John Greacen reviewed the role of the Joint Standards Development Team, the COSCA/NACM automation standards approval process, and the two specifications before the JSD Team for approval. He alerted the team members to the efforts underway to create a Justice XML Data Dictionary Schema including a greatly expanded set of data elements organized in an object oriented structure. The OASIS Electronic Court Filing Technical Committee is heavily involved in developing the object oriented schema and is already working on the next generation of XML standards to incorporate those data elements and additional XML capabilities developed recently. California has embarked on its own California-specific next generation of XML specifications which it will provide to the OASIS Technical Committee for consideration in the national standards development process.

The team discussed the Query & Response specification and agreed to several modifications at the request of Dwight Daniels – to correct internal inconsistencies between the specification, the DTD and the query table; to include an additional section in the specification explaining that applications can return empty elements when the element is required but the query does not include any information for that element; to change “docketDocument” in the content model for docketEntry from “optional one or none” (designated by “?”) to “optional none, one or more than one” (designated by “*”); and to explain the purpose of the ** in the query table. Expanding docketDocument within docketEntry will reduce the instances in which the docketDocument element is recursive – addressing a concern raised by John Davenport. On motion of John Davenport, seconded by Greg Arnold, the team adopted the specification as amended and recommended it to the National Consortium and the Joint Technology Committee for adoption as a “proposed standard” for public comment and experimental implementation.

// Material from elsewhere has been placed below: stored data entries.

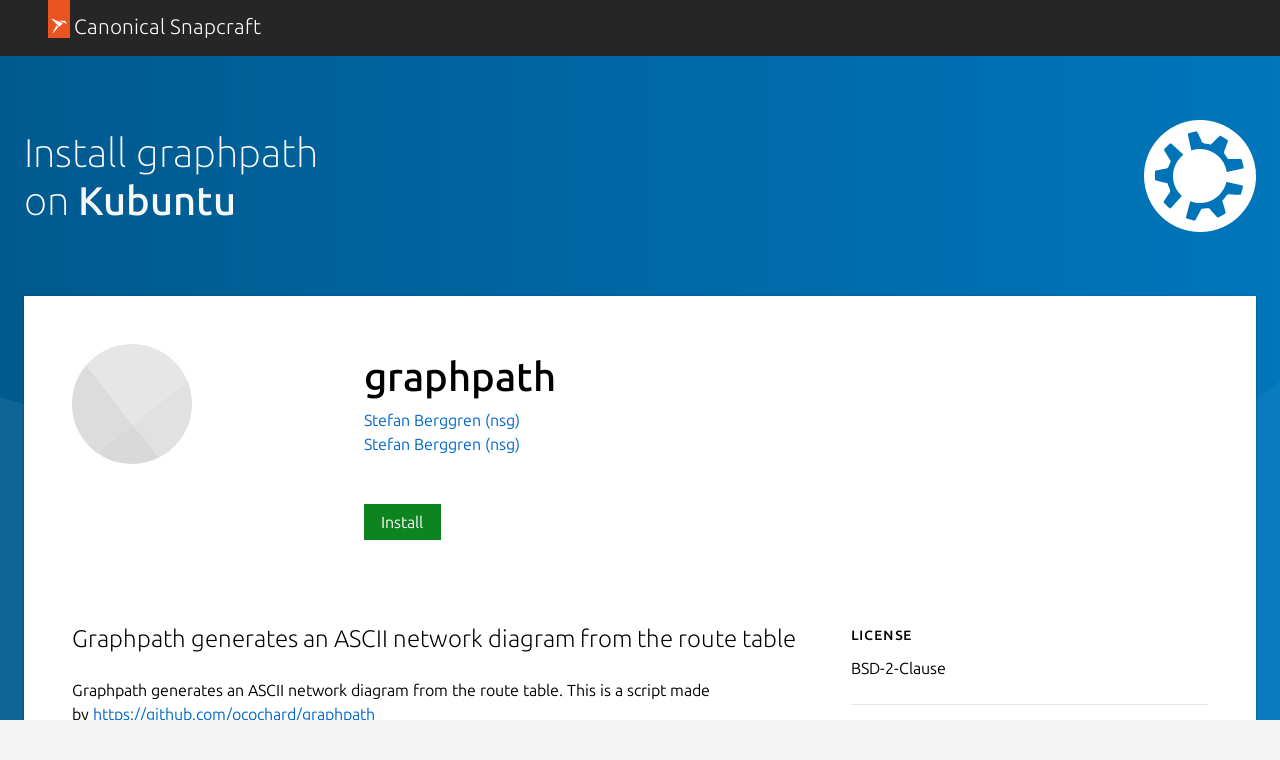

--- FILE ---
content_type: image/svg+xml
request_url: https://res.cloudinary.com/canonical/image/fetch/f_svg,q_auto,fl_sanitize,w_126/https%3A%2F%2Fassets.ubuntu.com%2Fv1%2Fe9f102e3-Distro_Logo_Kubuntu_White.svg
body_size: 426
content:
<svg xmlns="http://www.w3.org/2000/svg" xmlns:xlink="http://www.w3.org/1999/xlink" width="500" height="500"><g fill="none" fill-rule="evenodd"><g fill="#fff" fill-rule="nonzero"><path d="M499.97 250.12c1.55 98.32-61.84 193.14-152.69 230.35-89.25 38.66-200.09 18.76-269.74-49.36-70.539-65.56-96.288-173.59-63.355-264.06C46.029 73.282 138.085 4.19 237.125.47c96.31-6.22 192.51 49.607 235.5 135.88 18 35 27.4 74.36 27.35 113.77zm-323.9-95.28c-18.57-16.93-37.14-33.86-55.66-50.8-8.87.9-13.96 12.15-21.193 17.45-8.179 5.65-13.017 13.8-4.439 21.7 8.432 13.94 16.902 27.89 25.332 41.84-9.07 12.85-8.18 34.05-28.025 32.45-14.113 3.45-28.975 5.05-42.665 9.7-1.227 13.4-1.267 27.69 0 41.09 18.178 6.15 37.529 9.45 56.18 14.5 1.55 17.05 21.2 32.7 4.79 46.85-7.58 12.5-17.058 24.19-23.441 37.24 8.577 10.35 18.601 20.45 28.971 29.1 10.53-7.3 18.26-19.55 27.68-28.8 8.23-9.15 16.46-18.25 24.74-27.39h-.05l.06-1.44c-19.85-18.22-33.85-42.75-37.42-69.93-7.58-42.77 11.76-87.07 45.14-113.56zm193.29 77.43c24.64-5.4 49.28-10.84 73.92-16.23 3.86-8.07-3.05-18.29-3.85-27.25-.55-9.93-5.01-18.34-16.22-15.09h-49.05c-6.26-14.52-24.83-24.8-13.17-40.93 4.41-13.98 10.86-27.55 14.02-41.683-10.86-8.066-23.03-15.531-35.19-21.443-14.72 12.375-27.63 27.255-41.65 40.636-15.41-7.52-39.04 1.2-42.59-20.245-6.76-13.026-11.82-27.255-19.63-39.53-13.31 1.954-27.23 5.311-39.99 9.72.6 15.331 6.26 30.962 8.86 46.395 2.05 9.57 4.15 19.19 6.21 28.76v-.05l.54.33c2.75-.89 5.55-1.67 8.39-2.34 57.95-16.28 123.89 18.42 143.37 75.3 2.81 7.66 4.82 15.59 6.03 23.65zm-1.32 44.02c-11.25 49.96-56.62 91.11-108.67 93.88-17.95 1.81-35.81-1.04-52.27-7.52-.3.16-.61.33-.91.49-6.46 24.31-12.86 48.62-19.32 72.98 5.2 7.25 17.52 6.05 25.73 9.7 9.01 4.26 18.52 4.41 21.07-7 7.86-14.3 15.72-28.61 23.58-42.92 15.72 1.45 33.69-9.9 42.25 8.16 10.07 10.5 18.88 22.71 29.79 32.21 12.21-5.6 24.63-12.71 35.64-20.46-3.75-18.86-10.56-37.36-15.52-56.07 13.97-9.85 17.72-34.71 38.2-27.56 14.67.5 29.58 2.7 44.1 1.8 4.66-12.65 8.41-26.41 10.71-39.72-11.61-5.6-26.08-6.3-38.79-10-11.88-2.63-23.76-5.3-35.59-7.97z"/></g></g></svg>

The team discussed the Court Document 1.1 specification. Roger Winter explained that the specification does not include data elements for specific legal words and concepts that are relevant to legal documents in particular case types. These data elements will be defined in the context of Court Forms. Rolly Chambers pointed out, in response to a question from Dwight Daniels, that “add in” elements can be specified for a particular paragraph within a document as well as for a document as a whole. On motion of John Davenport, seconded by Greg Arnold, the team accepted the specification as presented and recommended it to the National Consortium and the Joint Technology Committee for adoption as a “proposed standard” for public comment and experimental implementation.